• What you should do
Format the items below as a numbered list that keeps only their text. Leave out the pictures and any blank lines.

• Provided records

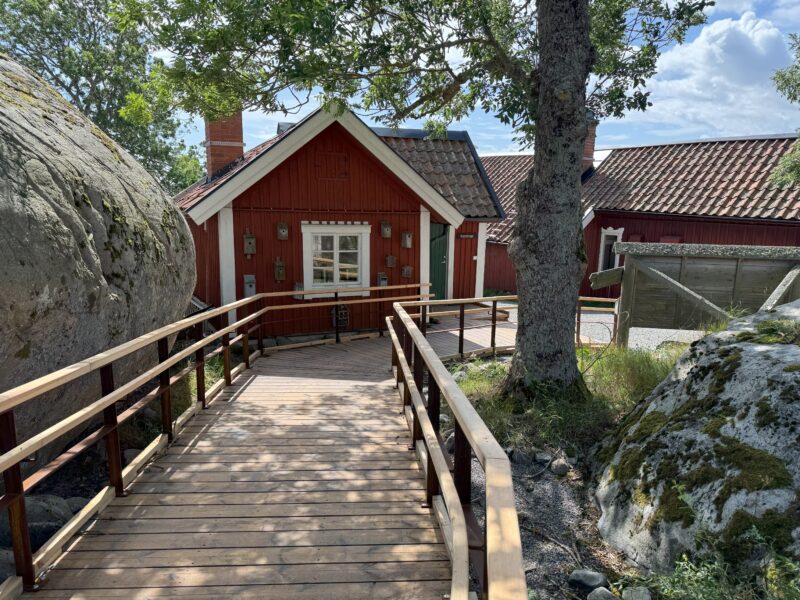 En tillgänglighetsanpassad träbro leder förbi ett rött hus i Nämdöfjärdens nationalpark.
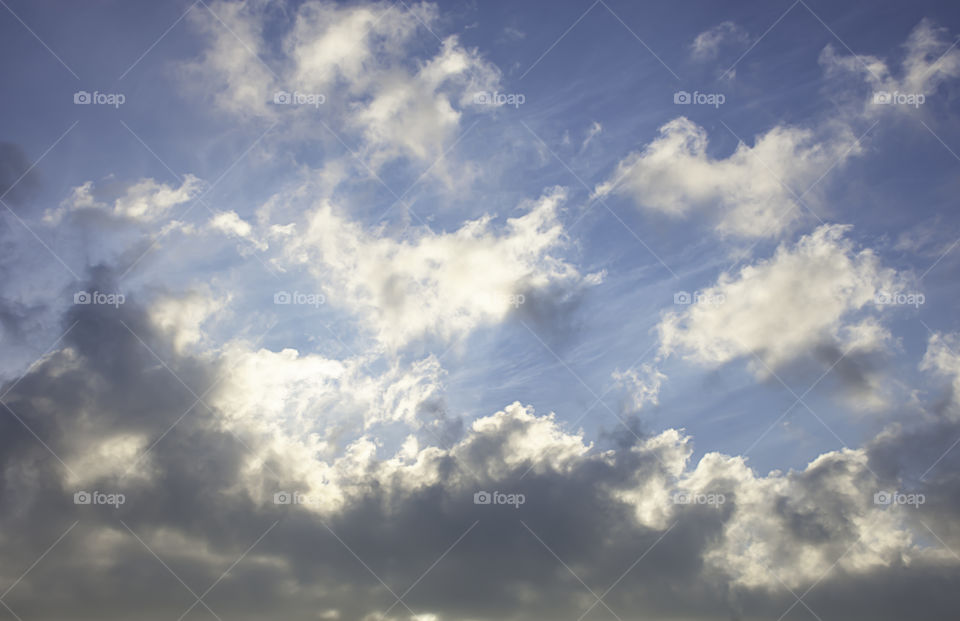 The beauty of the sky with clouds and the sun.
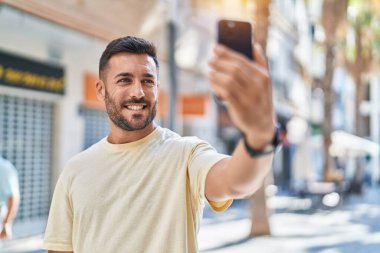 Genç İspanyol adam gülümsüyor. Sokakta akıllı telefonun yanında özçekim yapıyor.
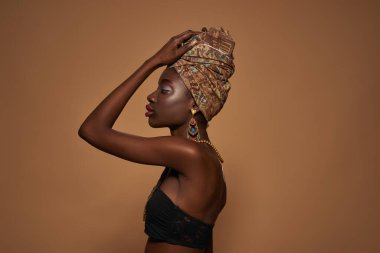 Side view of elegant black girl wearing traditional african outfit and accessories posing. Profile of beautiful young slim woman. Isolated on orange background. Studio shoot. Copy space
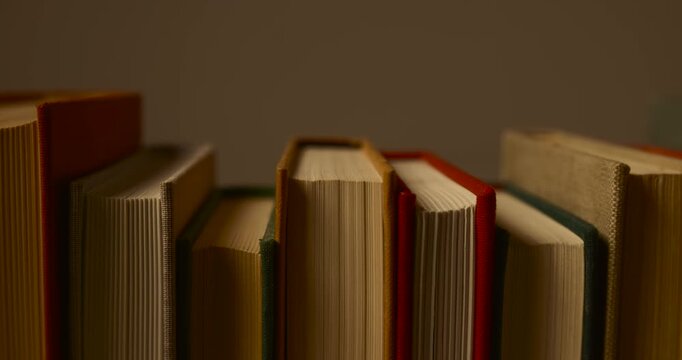 Smooth camera pan right to left with depth parallax effect revealing a row of classic vintage books on a shelf. Detailed close-up shot of book spines and pages in warm, atmospheric lighting.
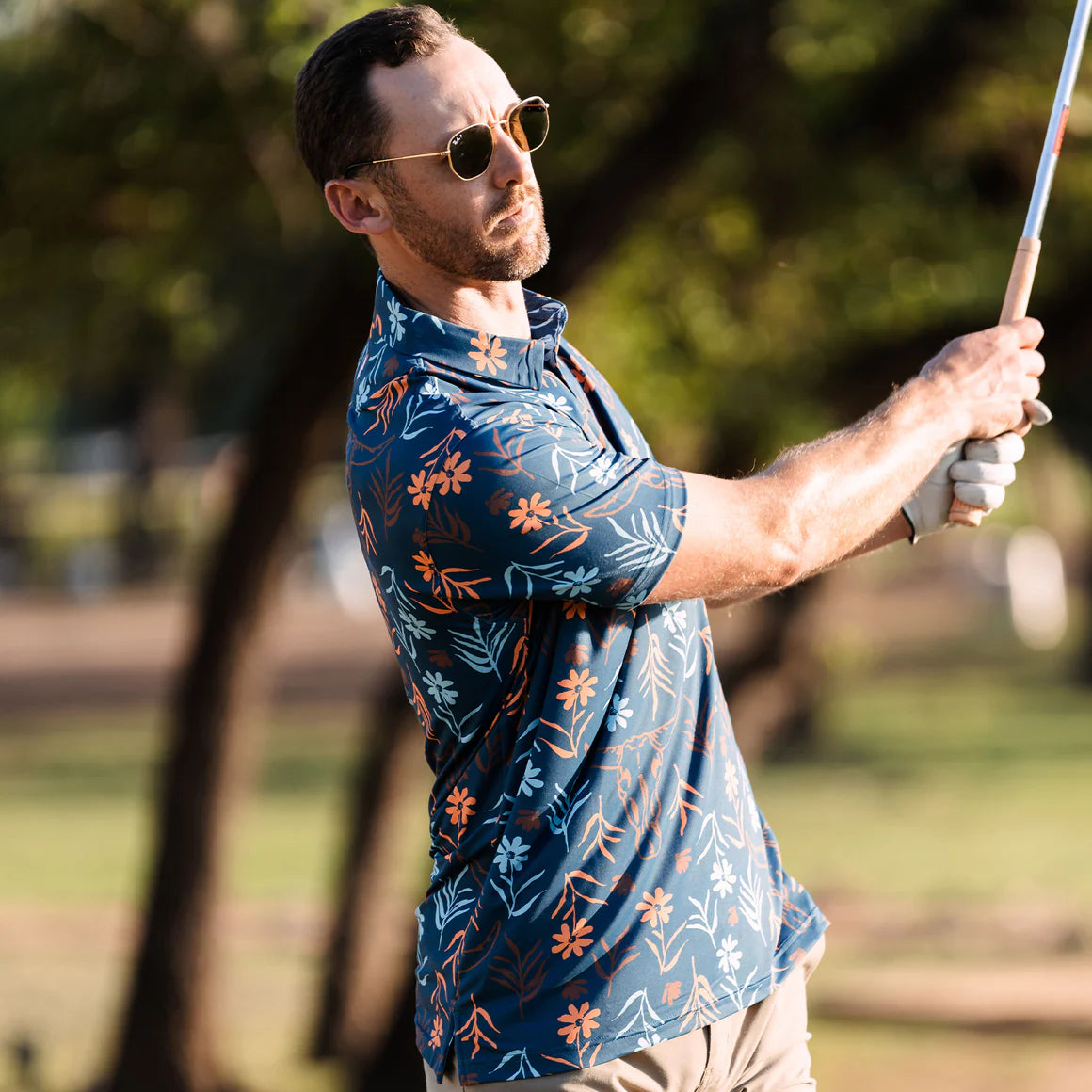 Raised by Coyotes Skulls & Daisies Polo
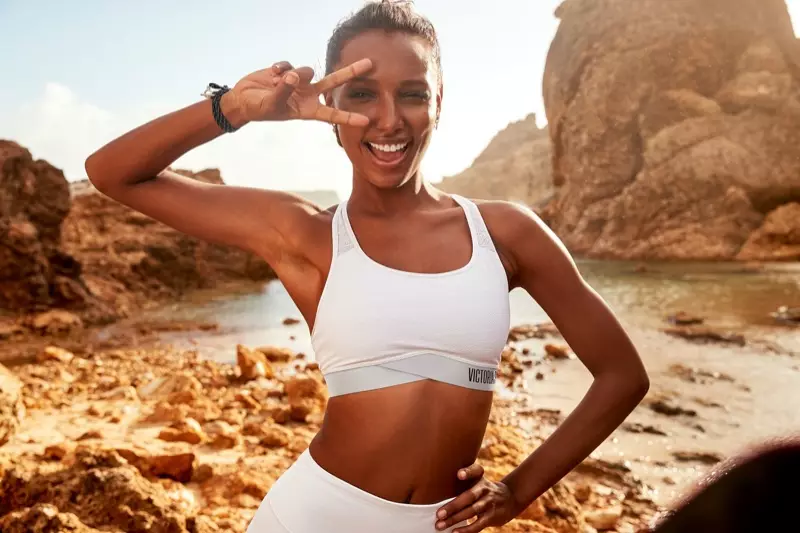 Jasmine Tookes zeigt ein Piece-Schild und posiert für Victoria Sport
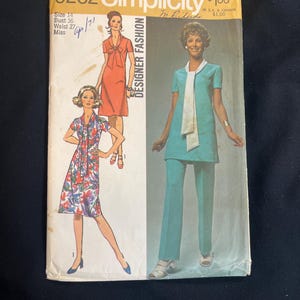 Op de afbeelding: Vintage Simplicity Designer Fashion naaipatroon, maat 14. De omslag toont illustraties van damesoutfits, waaronder een koraalkleurige jurk, een jurk met bloemenprint en een turquoise broekpak. De prijs is $1,00 in Canada.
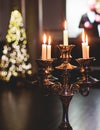 Vintage retro brass candlesticks with candles burning, luxury event banquet table setting decoration in a restaurant hall, Royalty Free Stock Photo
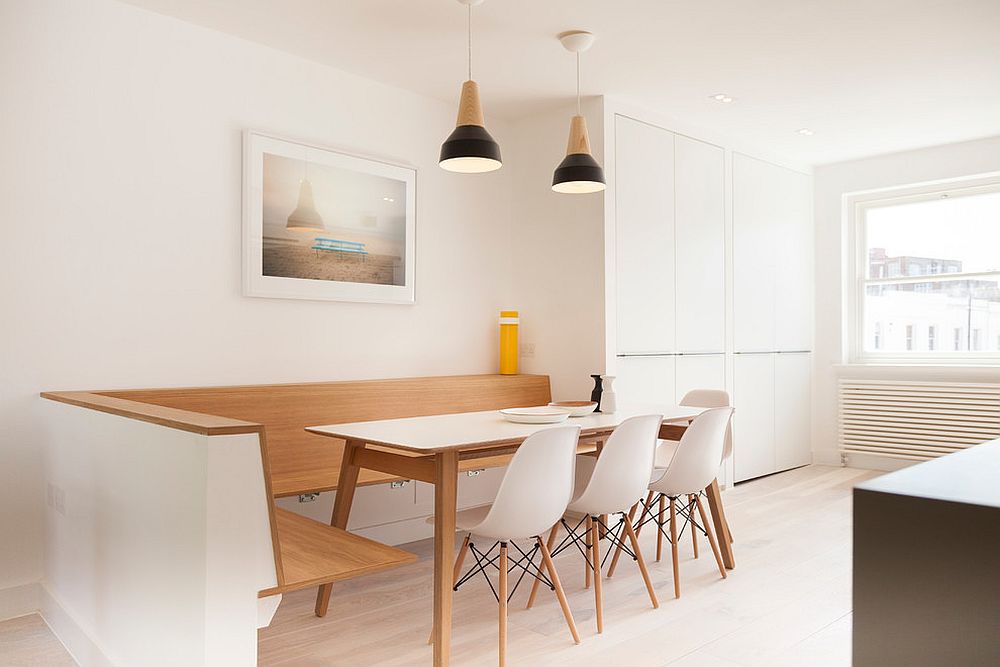 Cozy and minimal kitchen banquette epitomizes the simplicity of Scandinavian style [Design: Tom Lousada / Photography: Amandine Alessandra]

• Written solution
1.  En tillgänglighetsanpassad träbro leder förbi ett rött hus i Nämdöfjärdens nationalpark.
2.  The beauty of the sky with clouds and the sun.
3.  Genç İspanyol adam gülümsüyor. Sokakta akıllı telefonun yanında özçekim yapıyor.
4.  Side view of elegant black girl wearing traditional african outfit and accessories posing. Profile of beautiful young slim woman. Isolated on orange background. Studio shoot. Copy space
5.  Smooth camera pan right to left with depth parallax effect revealing a row of classic vintage books on a shelf. Detailed close-up shot of book spines and pages in warm, atmospheric lighting.
6.  Raised by Coyotes Skulls & Daisies Polo
7.  Jasmine Tookes zeigt ein Piece-Schild und posiert für Victoria Sport
8.  Op de afbeelding: Vintage Simplicity Designer Fashion naaipatroon, maat 14. De omslag toont illustraties van damesoutfits, waaronder een koraalkleurige jurk, een jurk met bloemenprint en een turquoise broekpak. De prijs is $1,00 in Canada.
9.  Vintage retro brass candlesticks with candles burning, luxury event banquet table setting decoration in a restaurant hall, Royalty Free Stock Photo
10.  Cozy and minimal kitchen banquette epitomizes the simplicity of Scandinavian style [Design: Tom Lousada / Photography: Amandine Alessandra]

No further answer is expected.